Richard has the assistance of three other people with his investigation—his children. His 15-year-old twin sons, Reid and Eric, are geniuses with advanced degrees. Their passion is developing high-tech devices. These devices are much more sophisticated than what is available to law enforcement but are not always legal. Hilly is Richard’s 18-year-old daughter; although not as intelligent as the twins, she is still extremely smart, earning her Bachelor of Criminology Degree at 17 and currently working toward her master’s degree. They want to start their own private investigator business with their father once he has solved Cora’s case. Will they be capable of rescuing Michelle and Audrey before the kidnapper’s deadline?
Lightning Strikes Twice: From the Urbanax Files is an intriguing 275-page crime drama by Ric Frances. This is the first book in this series and showcases the author’s gift of a vivid imagination, which is shown by the sophisticated gadgets the twins invent. His creativity represented my favorite aspect of the book. His prose is descriptive and easy to understand.
I also appreciate it is a family-friendly novel. There are quite a few stories available about private investigators solving crimes, but it is unusual for a story to have no profanity or sex and have a father and his children as the protagonists. It was an interesting and unique spin on routine crime dramas.
Richard had Hilly profile each of the suspects for practice for their private investigator business. Although this may cause mature readers to feel like it drags at times, it provides additional information and is especially useful for younger readers.

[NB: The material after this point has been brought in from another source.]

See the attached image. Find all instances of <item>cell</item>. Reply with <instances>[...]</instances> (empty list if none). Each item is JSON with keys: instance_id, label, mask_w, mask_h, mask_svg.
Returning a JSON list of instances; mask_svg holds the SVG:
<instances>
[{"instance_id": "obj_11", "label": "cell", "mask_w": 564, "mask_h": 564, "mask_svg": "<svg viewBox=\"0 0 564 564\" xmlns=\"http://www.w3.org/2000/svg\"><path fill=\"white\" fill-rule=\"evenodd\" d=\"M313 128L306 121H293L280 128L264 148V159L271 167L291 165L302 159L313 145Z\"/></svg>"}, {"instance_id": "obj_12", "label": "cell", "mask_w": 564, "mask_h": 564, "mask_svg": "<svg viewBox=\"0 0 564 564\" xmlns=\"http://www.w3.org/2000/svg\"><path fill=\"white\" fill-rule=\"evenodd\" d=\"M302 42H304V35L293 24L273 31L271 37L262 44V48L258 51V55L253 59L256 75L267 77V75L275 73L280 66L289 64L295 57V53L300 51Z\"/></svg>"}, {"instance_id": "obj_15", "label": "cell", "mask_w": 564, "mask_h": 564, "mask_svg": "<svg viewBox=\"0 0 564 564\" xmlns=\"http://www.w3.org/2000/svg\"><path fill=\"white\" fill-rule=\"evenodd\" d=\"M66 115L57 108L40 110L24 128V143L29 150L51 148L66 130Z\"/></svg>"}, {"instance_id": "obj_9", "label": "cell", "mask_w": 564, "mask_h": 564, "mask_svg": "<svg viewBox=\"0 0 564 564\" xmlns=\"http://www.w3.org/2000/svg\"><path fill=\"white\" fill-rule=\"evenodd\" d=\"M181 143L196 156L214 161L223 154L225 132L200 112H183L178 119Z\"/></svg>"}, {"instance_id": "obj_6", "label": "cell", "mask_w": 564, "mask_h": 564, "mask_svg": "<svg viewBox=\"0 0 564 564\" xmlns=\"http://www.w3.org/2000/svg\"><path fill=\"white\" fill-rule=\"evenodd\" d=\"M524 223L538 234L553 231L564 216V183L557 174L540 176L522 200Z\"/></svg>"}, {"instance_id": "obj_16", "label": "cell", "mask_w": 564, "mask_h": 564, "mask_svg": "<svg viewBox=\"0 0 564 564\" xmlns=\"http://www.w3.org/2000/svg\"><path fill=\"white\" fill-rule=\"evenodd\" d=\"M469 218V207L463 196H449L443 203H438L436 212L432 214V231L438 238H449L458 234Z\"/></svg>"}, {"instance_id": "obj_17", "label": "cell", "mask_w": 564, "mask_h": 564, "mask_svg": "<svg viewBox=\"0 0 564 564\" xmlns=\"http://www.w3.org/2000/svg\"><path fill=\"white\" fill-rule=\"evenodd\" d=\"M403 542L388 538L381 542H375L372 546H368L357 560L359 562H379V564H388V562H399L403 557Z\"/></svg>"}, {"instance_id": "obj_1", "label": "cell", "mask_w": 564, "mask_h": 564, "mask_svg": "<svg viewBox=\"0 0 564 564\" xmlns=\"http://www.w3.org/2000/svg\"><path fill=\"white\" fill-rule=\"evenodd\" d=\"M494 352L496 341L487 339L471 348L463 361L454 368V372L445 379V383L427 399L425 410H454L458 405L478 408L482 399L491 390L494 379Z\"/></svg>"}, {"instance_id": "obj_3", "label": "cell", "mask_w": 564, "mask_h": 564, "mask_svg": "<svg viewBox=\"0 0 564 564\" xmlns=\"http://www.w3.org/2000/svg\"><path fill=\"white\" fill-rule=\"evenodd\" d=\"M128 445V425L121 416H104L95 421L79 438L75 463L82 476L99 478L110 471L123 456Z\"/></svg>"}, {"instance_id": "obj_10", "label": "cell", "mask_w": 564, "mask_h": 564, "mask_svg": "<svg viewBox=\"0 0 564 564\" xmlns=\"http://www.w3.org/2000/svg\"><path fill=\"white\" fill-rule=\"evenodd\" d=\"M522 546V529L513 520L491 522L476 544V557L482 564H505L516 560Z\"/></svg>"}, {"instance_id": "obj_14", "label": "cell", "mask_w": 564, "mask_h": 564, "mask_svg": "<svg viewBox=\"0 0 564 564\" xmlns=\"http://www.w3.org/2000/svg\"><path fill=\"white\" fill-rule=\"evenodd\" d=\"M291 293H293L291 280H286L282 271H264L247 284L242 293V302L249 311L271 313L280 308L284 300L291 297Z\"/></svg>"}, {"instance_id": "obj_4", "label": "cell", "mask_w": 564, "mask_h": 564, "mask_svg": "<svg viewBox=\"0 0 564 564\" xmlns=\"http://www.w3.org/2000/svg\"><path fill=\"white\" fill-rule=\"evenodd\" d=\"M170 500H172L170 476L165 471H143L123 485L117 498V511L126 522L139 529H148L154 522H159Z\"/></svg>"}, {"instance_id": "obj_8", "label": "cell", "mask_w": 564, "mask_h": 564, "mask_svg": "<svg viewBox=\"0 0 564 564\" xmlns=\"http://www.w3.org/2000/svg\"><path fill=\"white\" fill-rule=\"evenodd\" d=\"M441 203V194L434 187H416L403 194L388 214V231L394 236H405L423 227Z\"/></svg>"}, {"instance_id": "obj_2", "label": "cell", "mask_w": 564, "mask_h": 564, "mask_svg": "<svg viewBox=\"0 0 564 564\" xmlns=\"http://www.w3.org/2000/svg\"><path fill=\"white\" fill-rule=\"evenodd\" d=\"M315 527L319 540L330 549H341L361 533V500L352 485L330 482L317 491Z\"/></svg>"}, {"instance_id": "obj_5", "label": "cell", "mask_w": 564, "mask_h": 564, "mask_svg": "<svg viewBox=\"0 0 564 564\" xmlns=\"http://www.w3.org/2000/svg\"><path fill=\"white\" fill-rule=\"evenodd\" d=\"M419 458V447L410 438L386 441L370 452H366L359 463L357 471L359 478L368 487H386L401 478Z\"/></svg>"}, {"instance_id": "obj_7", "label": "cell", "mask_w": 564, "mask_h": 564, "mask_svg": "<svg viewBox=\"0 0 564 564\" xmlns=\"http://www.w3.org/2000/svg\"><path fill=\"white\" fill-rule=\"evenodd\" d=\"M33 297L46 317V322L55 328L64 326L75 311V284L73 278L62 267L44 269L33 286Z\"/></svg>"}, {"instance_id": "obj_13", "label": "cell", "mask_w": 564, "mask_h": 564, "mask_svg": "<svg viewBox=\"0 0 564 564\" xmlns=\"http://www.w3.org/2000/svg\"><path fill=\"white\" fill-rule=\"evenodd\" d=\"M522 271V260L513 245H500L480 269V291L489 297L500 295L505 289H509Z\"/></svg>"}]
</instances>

My least favorite part of the story is that not all the questions were answered by the end. Since this is the first in the series, at least one thread would likely be continued in the upcoming book. I don’t have a problem with that. However, when the crime was solved at the end of the novel, I went back and reread part of the book to make more sense out of it. If the actual kidnapping was described in more detail at the end of the story, it would clarify things. Plus, someone was drugged in the novel, and how that fits in was never explained. This surprised me as the author was excellent about explaining most of the book very carefully and, in fact, sometimes repeated information.
One other thing was confusing to me. The Urbanaxes lived in a huge three-story house; the basement was where the twins invented their expensive, high-tech gadgets. They even had an illegal private satellite. Richard worked as a detective, and that job wouldn’t make him rich. After leaving that job, he worked without pay to expose Cora’s kidnapper. Where was all the money coming from to pay for this house, fund these inventions, and raise three kids?
Because there were very few errors in the book, I feel it was professionally edited. Therefore, as this is an imaginative and intriguing crime drama, it achieves a rating of three out of four stars. One star is removed because of the unanswered questions. I believe readers in the YA age group, especially if they love high-tech gadgets, would appreciate this mystery the most; however, more mature adults may also enjoy it.